• [Prompt]: Copy out verbatim the part of the records below that opens with the line containing "How distantly positioned are the" and runs through the end of the records.

|---|

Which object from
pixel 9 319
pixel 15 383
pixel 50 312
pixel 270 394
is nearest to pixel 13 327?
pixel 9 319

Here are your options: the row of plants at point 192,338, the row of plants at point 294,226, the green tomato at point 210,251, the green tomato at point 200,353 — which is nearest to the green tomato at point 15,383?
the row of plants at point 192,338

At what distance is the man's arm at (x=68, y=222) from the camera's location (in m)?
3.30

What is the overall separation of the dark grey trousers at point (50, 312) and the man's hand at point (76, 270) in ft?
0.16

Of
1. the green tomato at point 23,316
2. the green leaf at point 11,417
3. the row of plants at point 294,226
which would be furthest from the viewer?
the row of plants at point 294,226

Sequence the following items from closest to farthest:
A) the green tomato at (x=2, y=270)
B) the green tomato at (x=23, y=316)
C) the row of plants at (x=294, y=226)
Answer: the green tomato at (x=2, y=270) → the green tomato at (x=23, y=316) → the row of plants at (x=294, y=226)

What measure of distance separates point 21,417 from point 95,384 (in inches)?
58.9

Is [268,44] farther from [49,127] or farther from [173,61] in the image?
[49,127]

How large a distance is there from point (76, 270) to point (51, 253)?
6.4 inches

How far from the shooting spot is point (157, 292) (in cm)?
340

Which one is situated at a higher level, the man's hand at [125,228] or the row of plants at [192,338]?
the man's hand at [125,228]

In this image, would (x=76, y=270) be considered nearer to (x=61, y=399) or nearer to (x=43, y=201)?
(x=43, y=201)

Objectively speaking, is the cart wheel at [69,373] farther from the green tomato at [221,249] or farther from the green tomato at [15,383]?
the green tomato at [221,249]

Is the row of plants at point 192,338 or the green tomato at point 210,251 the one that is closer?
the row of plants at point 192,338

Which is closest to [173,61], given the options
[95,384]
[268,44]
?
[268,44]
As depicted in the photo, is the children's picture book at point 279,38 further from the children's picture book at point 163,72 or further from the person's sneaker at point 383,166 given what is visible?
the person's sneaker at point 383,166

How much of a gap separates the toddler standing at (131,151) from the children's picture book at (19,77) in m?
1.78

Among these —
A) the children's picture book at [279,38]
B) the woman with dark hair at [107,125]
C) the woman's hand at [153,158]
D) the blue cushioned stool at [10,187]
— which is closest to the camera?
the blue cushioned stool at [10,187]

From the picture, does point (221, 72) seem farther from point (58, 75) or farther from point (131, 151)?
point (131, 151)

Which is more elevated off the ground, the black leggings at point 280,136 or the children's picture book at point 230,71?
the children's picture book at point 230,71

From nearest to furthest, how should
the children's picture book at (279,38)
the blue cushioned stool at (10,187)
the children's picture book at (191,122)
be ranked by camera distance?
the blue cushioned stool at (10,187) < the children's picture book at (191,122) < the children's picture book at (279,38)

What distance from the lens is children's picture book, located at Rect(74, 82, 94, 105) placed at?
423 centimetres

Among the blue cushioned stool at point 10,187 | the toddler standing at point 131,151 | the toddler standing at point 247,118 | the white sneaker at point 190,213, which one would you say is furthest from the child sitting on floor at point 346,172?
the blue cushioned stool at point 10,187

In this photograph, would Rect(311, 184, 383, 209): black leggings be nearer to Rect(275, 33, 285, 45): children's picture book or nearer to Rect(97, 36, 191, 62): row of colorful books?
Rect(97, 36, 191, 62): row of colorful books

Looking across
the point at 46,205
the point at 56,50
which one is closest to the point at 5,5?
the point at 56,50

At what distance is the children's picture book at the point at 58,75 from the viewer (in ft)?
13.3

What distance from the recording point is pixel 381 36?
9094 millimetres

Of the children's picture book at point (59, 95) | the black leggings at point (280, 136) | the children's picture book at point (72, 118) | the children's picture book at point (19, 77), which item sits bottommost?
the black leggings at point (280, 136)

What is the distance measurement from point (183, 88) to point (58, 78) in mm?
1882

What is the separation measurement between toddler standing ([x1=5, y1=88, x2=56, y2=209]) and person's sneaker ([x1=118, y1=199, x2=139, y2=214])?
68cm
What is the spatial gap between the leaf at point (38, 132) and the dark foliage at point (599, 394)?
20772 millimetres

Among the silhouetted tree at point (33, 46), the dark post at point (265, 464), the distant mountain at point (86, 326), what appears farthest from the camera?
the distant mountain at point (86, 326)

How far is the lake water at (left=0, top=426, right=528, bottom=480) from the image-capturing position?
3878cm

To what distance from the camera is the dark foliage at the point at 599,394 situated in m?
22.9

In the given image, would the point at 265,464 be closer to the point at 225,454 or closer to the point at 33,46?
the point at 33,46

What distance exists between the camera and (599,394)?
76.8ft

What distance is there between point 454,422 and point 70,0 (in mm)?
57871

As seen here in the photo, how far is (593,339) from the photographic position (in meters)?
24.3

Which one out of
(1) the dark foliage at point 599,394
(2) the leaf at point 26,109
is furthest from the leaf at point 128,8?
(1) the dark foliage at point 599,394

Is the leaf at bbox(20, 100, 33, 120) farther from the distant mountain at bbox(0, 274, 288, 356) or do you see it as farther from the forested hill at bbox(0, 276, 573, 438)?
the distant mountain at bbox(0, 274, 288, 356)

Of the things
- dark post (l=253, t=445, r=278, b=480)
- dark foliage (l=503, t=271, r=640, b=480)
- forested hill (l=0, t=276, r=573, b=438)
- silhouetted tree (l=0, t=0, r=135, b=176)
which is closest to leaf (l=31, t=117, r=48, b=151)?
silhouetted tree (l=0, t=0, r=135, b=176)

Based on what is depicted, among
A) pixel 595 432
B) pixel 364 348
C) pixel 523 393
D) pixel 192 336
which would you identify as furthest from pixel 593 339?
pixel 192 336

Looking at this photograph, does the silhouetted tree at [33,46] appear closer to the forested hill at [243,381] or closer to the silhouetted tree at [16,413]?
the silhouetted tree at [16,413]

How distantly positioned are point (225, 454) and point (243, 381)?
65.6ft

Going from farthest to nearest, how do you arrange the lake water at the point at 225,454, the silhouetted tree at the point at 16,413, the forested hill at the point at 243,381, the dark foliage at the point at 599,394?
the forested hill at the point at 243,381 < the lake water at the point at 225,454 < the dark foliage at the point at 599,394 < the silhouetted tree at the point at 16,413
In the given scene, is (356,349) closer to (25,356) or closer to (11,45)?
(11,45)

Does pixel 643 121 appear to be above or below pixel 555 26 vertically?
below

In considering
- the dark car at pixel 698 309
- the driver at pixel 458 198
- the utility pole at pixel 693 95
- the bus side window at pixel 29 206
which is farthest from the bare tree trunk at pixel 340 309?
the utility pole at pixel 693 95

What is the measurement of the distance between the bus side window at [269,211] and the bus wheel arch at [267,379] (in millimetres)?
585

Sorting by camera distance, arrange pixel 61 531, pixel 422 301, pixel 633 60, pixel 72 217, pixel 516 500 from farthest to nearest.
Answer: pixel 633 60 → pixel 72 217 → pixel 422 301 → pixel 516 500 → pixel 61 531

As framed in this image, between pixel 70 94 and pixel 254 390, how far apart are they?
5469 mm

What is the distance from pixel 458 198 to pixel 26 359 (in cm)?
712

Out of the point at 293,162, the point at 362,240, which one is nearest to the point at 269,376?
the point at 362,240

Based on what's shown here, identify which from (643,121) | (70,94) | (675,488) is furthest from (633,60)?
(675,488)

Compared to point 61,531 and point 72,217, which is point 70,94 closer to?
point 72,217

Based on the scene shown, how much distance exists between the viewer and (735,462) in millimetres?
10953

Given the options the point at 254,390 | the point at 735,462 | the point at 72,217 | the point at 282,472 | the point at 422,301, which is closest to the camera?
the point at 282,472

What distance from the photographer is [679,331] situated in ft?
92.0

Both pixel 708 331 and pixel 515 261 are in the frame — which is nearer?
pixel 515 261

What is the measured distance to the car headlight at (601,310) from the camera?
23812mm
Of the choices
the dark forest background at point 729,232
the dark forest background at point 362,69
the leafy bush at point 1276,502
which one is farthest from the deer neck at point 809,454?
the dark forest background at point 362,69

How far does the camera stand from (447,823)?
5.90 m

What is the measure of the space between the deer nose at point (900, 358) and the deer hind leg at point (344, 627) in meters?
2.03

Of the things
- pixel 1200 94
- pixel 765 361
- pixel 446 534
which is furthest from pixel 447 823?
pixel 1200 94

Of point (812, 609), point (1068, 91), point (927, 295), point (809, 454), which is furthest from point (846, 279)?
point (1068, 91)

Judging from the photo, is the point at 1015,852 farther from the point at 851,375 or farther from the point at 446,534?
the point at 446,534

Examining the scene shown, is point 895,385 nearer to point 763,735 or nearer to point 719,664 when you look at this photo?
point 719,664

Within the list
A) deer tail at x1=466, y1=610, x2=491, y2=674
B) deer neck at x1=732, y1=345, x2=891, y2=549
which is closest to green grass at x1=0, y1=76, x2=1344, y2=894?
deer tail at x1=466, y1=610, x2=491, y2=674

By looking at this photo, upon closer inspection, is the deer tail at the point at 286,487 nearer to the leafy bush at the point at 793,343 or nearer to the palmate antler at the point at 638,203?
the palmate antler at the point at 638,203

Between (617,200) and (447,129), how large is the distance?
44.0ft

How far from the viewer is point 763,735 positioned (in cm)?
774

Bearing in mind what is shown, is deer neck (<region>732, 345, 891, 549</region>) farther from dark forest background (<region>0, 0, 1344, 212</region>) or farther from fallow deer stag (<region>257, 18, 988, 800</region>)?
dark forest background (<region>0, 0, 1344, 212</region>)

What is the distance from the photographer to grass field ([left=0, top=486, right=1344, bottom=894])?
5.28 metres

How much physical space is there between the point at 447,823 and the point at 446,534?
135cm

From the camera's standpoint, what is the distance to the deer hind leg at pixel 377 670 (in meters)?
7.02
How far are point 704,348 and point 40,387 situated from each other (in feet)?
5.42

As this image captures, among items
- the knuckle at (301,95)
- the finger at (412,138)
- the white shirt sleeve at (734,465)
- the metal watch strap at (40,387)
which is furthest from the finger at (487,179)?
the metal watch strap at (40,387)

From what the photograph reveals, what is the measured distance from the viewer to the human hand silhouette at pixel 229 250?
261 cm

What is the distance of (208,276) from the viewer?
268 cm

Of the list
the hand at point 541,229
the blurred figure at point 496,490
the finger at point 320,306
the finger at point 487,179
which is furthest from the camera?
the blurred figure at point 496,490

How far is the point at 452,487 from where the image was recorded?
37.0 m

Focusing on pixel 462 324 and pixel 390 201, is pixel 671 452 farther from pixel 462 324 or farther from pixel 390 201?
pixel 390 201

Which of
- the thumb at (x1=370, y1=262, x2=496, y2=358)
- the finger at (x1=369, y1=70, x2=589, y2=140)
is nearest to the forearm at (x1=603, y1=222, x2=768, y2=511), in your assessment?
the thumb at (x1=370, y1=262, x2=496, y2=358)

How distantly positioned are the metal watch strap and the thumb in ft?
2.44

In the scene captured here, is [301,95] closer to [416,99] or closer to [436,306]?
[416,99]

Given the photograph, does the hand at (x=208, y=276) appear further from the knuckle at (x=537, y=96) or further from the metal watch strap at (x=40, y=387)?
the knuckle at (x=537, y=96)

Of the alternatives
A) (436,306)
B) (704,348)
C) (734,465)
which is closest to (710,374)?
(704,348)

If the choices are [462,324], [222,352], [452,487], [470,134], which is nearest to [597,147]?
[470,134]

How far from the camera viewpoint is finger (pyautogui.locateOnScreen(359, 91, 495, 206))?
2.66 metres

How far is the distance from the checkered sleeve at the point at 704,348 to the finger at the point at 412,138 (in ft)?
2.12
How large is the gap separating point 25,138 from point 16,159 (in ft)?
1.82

|---|

• [Full answer]:
How distantly positioned are the metal watch strap and the thumb in ft?
2.44

In the scene captured here, is [301,95] closer to [416,99] or closer to [436,306]?
[416,99]

Given the photograph, does the hand at (x=208, y=276) appear further from the knuckle at (x=537, y=96) or further from the metal watch strap at (x=40, y=387)?
the knuckle at (x=537, y=96)

Of the alternatives
A) (436,306)
B) (704,348)
C) (734,465)
which is closest to (710,374)?
(704,348)

If the choices are [462,324], [222,352], [452,487], [470,134], which is nearest to [597,147]?
[470,134]

How far from the camera viewpoint is finger (pyautogui.locateOnScreen(359, 91, 495, 206))?
2.66 metres

How far is the distance from the checkered sleeve at the point at 704,348 to the finger at the point at 412,138 (in ft)?
2.12
How large is the gap separating point 25,138 from point 16,159 (in ft)?
1.82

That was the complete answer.